- [DIRECTIONS]:
**1)** Answer these questions about the anthology interview excerpt:
(a) Which two sea creatures did Amanda Davis lack real-life models for?
(b) In what month did Joy Nelkin Wieder's own book launch?
(c) Which library hosts the online exhibit of illustrations?
**2)** List every line of the listing that contains the string "cell", with case counting.

- [PAGE EXCERPT]:
#####
To learn more about Deb, visist https://deb-obrien.com/
What did you learn about yourself, your creative process, book-making, and/or marketing while working on the anthology?
Amanda Davis: I was honored to have the opportunity to illustrate several poems in this year’s anthology. It’s the first time my illustrations are appearing in a published children’s book alongside many other talented creators to boot! For this particular anthology, illustrators brought to life the fun and crazy creatures of the sea. I knew I wanted to garner a likeness to the creatures in the poems while also putting my own original spin on them. Typically, my process involves drawing from my imagination or from real-life models or scenes. Since I didn’t have access to real-life models of vampire squids or narwhals, I knew this part of my process was going to be a challenge. With the help of the Loft team, I learned more about properly using reference images, avoiding copyright issues, and finding creative ways to craft original models using materials such as clay. Because I was illustrating for publication, I also felt an added pressure to get it right. This meant practice, practice, practice and revise, revise, revise! I enjoyed working collaboratively with the other artists and design team who provided me with valuable feedback that helped polish my work. The whole experience was a learning process, and I’m grateful for the knowledge and patience of the Loft community. I can’t wait to share our beautiful, seaworthy collection with the world!
To learn more about Amanda Davis, visit https://www.amandadavisart.com
Joy Nelkin Wieder: Working as a team was the most exciting and educational process in working on an anthology with other Lofters. I learned so much about marketing a children’s book from others on the team that I was able to apply everything I learned when my own book launched in January. Everything from writing up a press release, to making contacts at local bookstores and media outlets, to participating in book signings and presentations, to creating marketing materials such as flyers and posters. During the marketing of An Assortment of Animals, I took the lead in putting together art exhibitions of our original artwork from the anthology. Our framed illustrations were displayed at the Art and Frame Emporium in Westborough and the Hopkinton Art Center in Hopkinton. We currently have an online exhibit of illustrations with the Acton Memorial Library – check it out here: https://www.actonmemoriallibrary.org/events-programs/art-exhibition/
Visit Joy's website at http://jnwieder.com/ to learn more.
#####
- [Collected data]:
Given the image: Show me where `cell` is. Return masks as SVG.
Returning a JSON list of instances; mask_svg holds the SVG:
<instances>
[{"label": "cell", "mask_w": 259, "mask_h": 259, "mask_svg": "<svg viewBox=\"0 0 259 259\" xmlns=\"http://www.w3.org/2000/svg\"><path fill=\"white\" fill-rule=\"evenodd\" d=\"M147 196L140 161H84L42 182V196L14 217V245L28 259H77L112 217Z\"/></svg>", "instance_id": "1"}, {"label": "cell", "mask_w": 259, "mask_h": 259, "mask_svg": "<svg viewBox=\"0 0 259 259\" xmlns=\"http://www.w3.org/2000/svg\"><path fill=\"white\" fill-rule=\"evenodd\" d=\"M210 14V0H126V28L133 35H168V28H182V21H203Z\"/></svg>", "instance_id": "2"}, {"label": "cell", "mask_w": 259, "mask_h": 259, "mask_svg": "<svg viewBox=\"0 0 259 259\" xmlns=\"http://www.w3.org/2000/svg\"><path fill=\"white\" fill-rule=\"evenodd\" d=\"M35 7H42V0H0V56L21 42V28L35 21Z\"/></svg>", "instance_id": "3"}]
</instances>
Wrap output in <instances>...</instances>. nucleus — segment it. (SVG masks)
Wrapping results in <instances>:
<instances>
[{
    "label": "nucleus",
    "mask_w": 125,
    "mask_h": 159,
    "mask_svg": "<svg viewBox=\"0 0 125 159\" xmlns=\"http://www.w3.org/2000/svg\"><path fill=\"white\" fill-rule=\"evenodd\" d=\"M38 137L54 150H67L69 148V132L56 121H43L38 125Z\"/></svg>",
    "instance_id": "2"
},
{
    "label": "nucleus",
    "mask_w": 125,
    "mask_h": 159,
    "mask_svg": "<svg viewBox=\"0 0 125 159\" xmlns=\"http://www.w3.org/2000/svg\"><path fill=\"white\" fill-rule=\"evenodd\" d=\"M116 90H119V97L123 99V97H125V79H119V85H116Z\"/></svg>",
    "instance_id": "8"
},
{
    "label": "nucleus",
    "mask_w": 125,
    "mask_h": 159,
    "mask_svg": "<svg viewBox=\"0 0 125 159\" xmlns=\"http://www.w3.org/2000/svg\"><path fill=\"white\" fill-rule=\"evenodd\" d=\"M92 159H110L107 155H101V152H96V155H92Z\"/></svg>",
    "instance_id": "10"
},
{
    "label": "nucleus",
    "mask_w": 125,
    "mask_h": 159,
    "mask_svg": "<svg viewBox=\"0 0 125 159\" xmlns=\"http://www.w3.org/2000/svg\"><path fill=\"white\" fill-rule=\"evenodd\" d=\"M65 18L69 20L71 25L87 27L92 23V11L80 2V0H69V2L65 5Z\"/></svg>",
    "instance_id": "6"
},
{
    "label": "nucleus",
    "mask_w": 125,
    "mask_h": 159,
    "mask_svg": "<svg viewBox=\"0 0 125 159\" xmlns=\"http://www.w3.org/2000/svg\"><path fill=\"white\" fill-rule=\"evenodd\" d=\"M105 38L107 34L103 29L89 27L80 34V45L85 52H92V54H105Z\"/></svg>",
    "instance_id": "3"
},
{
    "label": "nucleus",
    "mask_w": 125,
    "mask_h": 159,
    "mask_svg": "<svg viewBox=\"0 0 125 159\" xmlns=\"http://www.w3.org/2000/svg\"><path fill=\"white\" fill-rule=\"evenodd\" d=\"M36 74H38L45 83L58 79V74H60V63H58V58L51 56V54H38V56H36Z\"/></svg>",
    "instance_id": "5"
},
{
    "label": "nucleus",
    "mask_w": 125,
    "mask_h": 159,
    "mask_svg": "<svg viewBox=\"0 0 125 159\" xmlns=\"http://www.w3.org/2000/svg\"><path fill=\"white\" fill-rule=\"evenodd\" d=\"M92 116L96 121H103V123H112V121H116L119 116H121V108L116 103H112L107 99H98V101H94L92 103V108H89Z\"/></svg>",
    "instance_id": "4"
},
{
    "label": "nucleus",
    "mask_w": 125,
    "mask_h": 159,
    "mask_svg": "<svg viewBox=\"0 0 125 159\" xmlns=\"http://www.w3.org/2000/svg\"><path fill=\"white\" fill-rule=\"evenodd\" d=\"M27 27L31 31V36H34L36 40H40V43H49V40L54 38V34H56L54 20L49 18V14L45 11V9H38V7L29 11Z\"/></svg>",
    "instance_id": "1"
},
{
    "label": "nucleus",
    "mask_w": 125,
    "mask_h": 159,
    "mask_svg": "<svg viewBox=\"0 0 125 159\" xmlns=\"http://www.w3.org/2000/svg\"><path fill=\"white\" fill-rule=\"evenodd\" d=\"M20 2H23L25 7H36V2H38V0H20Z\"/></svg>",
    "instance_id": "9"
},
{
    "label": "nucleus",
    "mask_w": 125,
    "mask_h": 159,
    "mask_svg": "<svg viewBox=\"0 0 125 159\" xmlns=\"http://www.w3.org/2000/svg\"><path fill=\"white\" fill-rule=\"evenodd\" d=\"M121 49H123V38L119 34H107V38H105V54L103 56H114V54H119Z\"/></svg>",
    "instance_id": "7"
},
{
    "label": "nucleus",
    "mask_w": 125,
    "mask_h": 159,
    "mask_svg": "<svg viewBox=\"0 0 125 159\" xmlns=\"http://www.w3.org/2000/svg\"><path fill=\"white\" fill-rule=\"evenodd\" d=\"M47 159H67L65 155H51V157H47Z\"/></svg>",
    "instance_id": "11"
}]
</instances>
#####
- [SOLUTIONS TO THE PROBLEMS]:
**1)**
(a) Vampire squids and narwhals
(b) January
(c) The Acton Memorial Library

**2)**
Given the image: Show me where `cell` is. Return masks as SVG.
[{"label": "cell", "mask_w": 259, "mask_h": 259, "mask_svg": "<svg viewBox=\"0 0 259 259\" xmlns=\"http://www.w3.org/2000/svg\"><path fill=\"white\" fill-rule=\"evenodd\" d=\"M147 196L140 161H84L42 182V196L14 217V245L28 259H77L112 217Z\"/></svg>", "instance_id": "1"}, {"label": "cell", "mask_w": 259, "mask_h": 259, "mask_svg": "<svg viewBox=\"0 0 259 259\" xmlns=\"http://www.w3.org/2000/svg\"><path fill=\"white\" fill-rule=\"evenodd\" d=\"M210 14V0H126V28L133 35H168V28H182V21H203Z\"/></svg>", "instance_id": "2"}, {"label": "cell", "mask_w": 259, "mask_h": 259, "mask_svg": "<svg viewBox=\"0 0 259 259\" xmlns=\"http://www.w3.org/2000/svg\"><path fill=\"white\" fill-rule=\"evenodd\" d=\"M35 7H42V0H0V56L21 42V28L35 21Z\"/></svg>", "instance_id": "3"}]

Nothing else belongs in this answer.